Rejoice! Zimbabwe’s new President, Emmerson Mnangagwa, has taken steps to ban the trade of live elephants. The African leader also banned trade of other endangered wild animals, such as the rhinoceros, lions, and pangolins, which are endangered. As Daily News reports, the announcement comes just after the devastating export of 34 baby elephants who who were sent to China in late 2017.
As you may remember, the condemning video footage showed a group of men sprinting through the bush, searching for a young wild elephant they had shot with a tranquilizer. What happened next spurred global outcry. As the sedated elephant lay on the ground, the men harshly moved her to a nearby trailer. The 5-month-old elephant attempted to stand, groggy from sedation, as the men smacked and kicked her in the head, repeatedly, with their boots. Another man yanked her backward with ropes.
Said Joyce Poole, an elephant behavior expert and co-director of ElephantVoices, upon reviewing the footage: “The men are trying to get the calf into the container behind, pulling, kicking and hitting it, and while she would feel that she is being battered, she would not yet be able to cry out, to struggle or respond. It is like coming out of anaesthesia to find yourself being attacked and hurt, but not being able to understand or to do anything about it.”

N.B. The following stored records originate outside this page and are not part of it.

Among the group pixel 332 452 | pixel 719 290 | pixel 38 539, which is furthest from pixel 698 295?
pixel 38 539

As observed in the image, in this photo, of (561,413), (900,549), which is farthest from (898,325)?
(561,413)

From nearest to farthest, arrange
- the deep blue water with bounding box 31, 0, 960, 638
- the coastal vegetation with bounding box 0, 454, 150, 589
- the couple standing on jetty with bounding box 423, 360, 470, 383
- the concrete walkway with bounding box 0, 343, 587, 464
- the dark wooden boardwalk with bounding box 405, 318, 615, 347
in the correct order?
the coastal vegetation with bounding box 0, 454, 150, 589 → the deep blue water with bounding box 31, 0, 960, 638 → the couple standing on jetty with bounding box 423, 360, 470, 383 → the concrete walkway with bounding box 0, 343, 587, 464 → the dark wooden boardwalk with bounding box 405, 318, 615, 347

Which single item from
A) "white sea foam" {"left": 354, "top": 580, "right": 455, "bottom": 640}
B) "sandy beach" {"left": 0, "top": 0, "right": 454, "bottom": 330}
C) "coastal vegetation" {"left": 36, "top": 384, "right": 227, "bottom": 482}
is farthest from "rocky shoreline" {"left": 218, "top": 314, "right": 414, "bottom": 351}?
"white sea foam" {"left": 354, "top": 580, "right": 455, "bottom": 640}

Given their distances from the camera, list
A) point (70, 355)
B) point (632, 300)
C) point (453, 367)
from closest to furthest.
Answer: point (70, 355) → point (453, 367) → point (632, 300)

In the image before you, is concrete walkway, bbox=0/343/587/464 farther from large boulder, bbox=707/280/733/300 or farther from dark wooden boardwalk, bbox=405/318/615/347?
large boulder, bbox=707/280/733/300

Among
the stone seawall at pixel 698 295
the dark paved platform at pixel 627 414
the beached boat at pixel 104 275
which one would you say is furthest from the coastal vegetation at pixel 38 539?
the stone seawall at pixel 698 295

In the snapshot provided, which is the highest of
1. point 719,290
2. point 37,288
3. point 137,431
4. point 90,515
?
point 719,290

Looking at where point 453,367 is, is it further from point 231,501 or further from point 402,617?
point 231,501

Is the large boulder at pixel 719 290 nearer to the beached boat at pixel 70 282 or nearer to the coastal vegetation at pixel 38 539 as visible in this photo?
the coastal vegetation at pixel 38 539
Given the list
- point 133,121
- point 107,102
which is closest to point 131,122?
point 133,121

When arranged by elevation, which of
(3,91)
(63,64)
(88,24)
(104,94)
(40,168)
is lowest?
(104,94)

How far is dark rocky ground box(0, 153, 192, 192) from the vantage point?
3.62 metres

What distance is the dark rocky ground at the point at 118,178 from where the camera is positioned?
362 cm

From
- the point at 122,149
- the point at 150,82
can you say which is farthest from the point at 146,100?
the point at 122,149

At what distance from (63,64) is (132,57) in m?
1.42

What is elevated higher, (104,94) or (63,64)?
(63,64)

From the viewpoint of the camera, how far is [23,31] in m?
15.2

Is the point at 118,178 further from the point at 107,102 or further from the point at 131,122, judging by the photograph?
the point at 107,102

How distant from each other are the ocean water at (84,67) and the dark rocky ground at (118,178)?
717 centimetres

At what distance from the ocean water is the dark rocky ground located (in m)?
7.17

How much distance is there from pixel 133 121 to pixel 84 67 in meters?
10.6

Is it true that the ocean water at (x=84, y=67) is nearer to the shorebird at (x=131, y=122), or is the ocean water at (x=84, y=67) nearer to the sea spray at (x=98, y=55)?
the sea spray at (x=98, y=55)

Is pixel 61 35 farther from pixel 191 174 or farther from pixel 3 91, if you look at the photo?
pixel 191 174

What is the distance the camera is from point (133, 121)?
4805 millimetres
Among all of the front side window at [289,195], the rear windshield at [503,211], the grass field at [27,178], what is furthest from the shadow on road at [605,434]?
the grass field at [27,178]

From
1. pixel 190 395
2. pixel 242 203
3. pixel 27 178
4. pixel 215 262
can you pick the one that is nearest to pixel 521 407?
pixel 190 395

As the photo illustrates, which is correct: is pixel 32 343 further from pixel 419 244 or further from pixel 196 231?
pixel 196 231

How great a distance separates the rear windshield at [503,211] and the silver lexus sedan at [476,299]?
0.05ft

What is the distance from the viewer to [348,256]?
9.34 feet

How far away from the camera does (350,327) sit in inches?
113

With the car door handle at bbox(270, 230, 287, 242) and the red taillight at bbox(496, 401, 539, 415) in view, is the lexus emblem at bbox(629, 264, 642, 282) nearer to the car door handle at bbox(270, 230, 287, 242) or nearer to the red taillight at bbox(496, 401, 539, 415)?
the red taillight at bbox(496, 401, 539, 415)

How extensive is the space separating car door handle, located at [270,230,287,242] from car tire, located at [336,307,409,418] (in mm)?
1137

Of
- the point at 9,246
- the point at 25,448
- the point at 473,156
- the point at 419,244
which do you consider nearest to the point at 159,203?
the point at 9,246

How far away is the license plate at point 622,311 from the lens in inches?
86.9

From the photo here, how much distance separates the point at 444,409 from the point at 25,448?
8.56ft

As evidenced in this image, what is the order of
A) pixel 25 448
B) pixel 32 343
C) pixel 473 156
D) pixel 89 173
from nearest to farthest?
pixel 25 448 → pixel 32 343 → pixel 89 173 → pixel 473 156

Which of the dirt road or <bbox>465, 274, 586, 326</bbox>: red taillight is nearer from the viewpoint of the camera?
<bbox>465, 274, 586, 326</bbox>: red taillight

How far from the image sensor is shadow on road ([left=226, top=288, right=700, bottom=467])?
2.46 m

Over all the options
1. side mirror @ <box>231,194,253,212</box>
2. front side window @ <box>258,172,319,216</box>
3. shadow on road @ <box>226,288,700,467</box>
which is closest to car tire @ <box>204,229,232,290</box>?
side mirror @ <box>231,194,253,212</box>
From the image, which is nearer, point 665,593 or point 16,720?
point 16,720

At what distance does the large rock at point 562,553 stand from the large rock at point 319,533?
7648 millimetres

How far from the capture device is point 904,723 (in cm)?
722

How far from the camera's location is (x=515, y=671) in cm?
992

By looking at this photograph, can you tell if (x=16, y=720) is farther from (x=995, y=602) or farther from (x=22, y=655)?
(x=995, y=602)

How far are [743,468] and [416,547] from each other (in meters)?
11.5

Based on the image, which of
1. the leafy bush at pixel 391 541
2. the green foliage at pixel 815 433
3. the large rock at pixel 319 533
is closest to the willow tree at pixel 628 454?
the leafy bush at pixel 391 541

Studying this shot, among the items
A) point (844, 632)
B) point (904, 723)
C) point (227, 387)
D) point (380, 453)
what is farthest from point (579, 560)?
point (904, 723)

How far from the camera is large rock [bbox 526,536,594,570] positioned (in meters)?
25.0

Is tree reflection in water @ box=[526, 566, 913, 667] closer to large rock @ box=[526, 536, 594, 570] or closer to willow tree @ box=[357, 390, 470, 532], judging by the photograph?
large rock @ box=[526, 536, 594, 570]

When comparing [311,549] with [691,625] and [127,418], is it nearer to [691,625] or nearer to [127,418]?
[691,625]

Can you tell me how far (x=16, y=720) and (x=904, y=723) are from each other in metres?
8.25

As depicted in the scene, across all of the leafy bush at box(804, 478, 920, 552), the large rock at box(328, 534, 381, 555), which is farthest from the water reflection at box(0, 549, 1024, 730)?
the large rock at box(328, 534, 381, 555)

After capturing the wild baby elephant, the men repeated the process. According to the unidentified source, the group caught a total of 34 elephants that day. The baby pachyderms were exported to China.
The backlash Zimbabwe received propelled President Mnangagwa to ban the live export of elephants and other endangered animals. His actions could not be more different than those of former president Robert Mugabe. Not only is Mnangagwa working on rolling back many of his predecessor’s policies, he has committed the government to conservation efforts.
“This is a very significant moment in Zimbabwe’s history and we understand that we have a lot of work to do in ensuring the protection of our natural resources,” said Mnangagwa. “Conservation and tourism go hand in hand and my government is committed to ensuring the safety of visitors and to working with partners to increase our conservation efforts to protect our natural world.”
Mnangagwa continued, “We undertake this commitment not just for the people of Zimbabwe but to allow people around the world to experience one of the most beautiful countries in Africa.”
Zimbabwe’s President went on to commend the newly-formed Akashinga project, project, which was started by the International Anti-Poaching Foundation. The organization works to train local women to be rangers in an effort to stop poaching. “Women will play a vital role in the rebuilding of Zimbabwe. Through this programme, women are being empowered to make a positive contribution to their communities and to protect our precious wildlife. We salute their bravery and commitment,” said Mnangagwa.
As OneGreenPlanet reports, several other countries — including Namibia, Swaziland, Mexico, and the United States — still allow the trade of wild elephants. Hopefully, Zimbabwe’s new stance encourages other leaders to put an end to the cruel wildlife trade.